Uniform distribution is a random value between the ranges [lower, upper], where each value is equal to an introduction. Again, suppose our neural network has 64 inputs and 32 outputs to the top level, we hope to use L at the top level.Initialize the weights between power = – 0.05 and upper = 0.05, and then initialize them according to the following formula, resulting in 64 * 32 random values W = np. random. uniform (low = – 0.5, high = 0.5, SizE= (64, 32)).

The probability density of the Gauss distribution is defined as the normal distribution.

The most important parameters here are mean and standard deviation, and the square of standard deviation is called variance. When the random. Normal Library of keras is used to generate the orthodox distribution values of Mu = 0.0 and delta = 0.5, it can be written as W = np. random. normal (0.0,0.5, size= (64, 32)).

Both uniform and orthogonal distributions can be used to initialize the weights of neural networks, but we usually use various heuristic methods to create better initialization mechanisms.

（3）LeCunUniform and positive

If you use Torch7 or PyTorch frameworks, you may notice that the default weight initialization method is called “Efficient Backprop” derived from LeCun. The author defines the parameter Fin (the number of input layers) and Fout (the number of output of the layer).The uniform initialization is defined as:

KerasThe library uses truncated positive distribution:

（4）Glorot/Xavier Uniform and Normal

KerasThe default weight initialization method in the library is named “Glorot initialization” or “Xavier initialization” by Xavier Glorot.
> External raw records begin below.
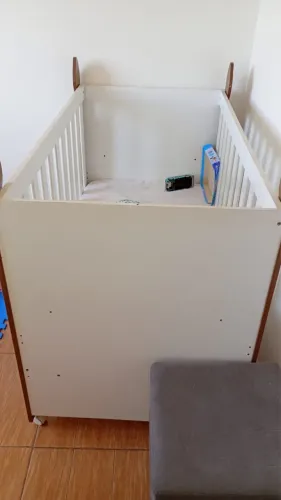 Vendo Berço para bebê e criança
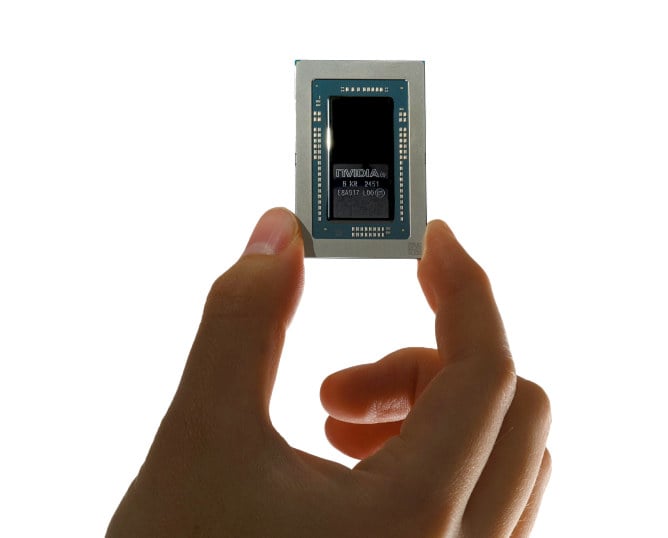 Nvidia RTX Spark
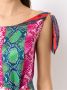Amir Slama Maxi-jurk met slangenprint Veelkleurig - Thumbnail 5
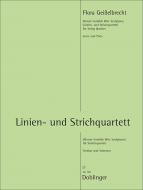 Quartetto Lines and Strokes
The positive distribution with a mean value of 0 can be initialized as follows:

The Glorot/Xavier initialization distribution can be achieved by means of mean distribution.

Learning to use this initialization method is quite effective, and I recommend that most neural networks use this method.

（5）He et al./Kaiming/MSRA Uniform and Normal

There is also an initialization method called “He et al. initialization”, “Kaiming initialization”, or just “MSRA initialization”, which is commonly usedThe training is very deep in a neural network similar to the ReLU activation function (especially PReLU).

The uniform distribution is initialized as follows:

The initialization of the distribution is as follows:

We will discuss this initialization method in Practitioner Bundle and ImageNet Bundle when training very deep neural networks on large image sets.

（6）Initialization of application differences

Perhaps this actual limit will be different in different literature, which needs to be treated concretely in different literature.

2 summary

Unfortunately, as some of our research results (such as CIFAR-10) show, standard neural networks can not achieve high classification accuracy when we use challenging image sets with disparities in translation, rotation, viewpoints, etc. I got it on these datasets.With reasonable accuracy, we need to work on a particular type of feedforward neural network called CNNs (Convolutional Neural Networks).

3 appendix

[1] Jürgen Schmidhuber. “Deep Learning in Neural Networks: An Overview”. In: CoRR
abs/1404.7828 (2014). URL: http://arxiv.org/abs/1404.7828
(cited on pages 29,
128).

[2] Greg Heinrich. NVIDIA DIGITS: Weight Initialization.
https://github.com/NVIDIA/
DIGITS/blob/master/examples/weight-init/README.md. 2015 (cited on pages 165,
167).

The tenth chapter is the foundation of neural network.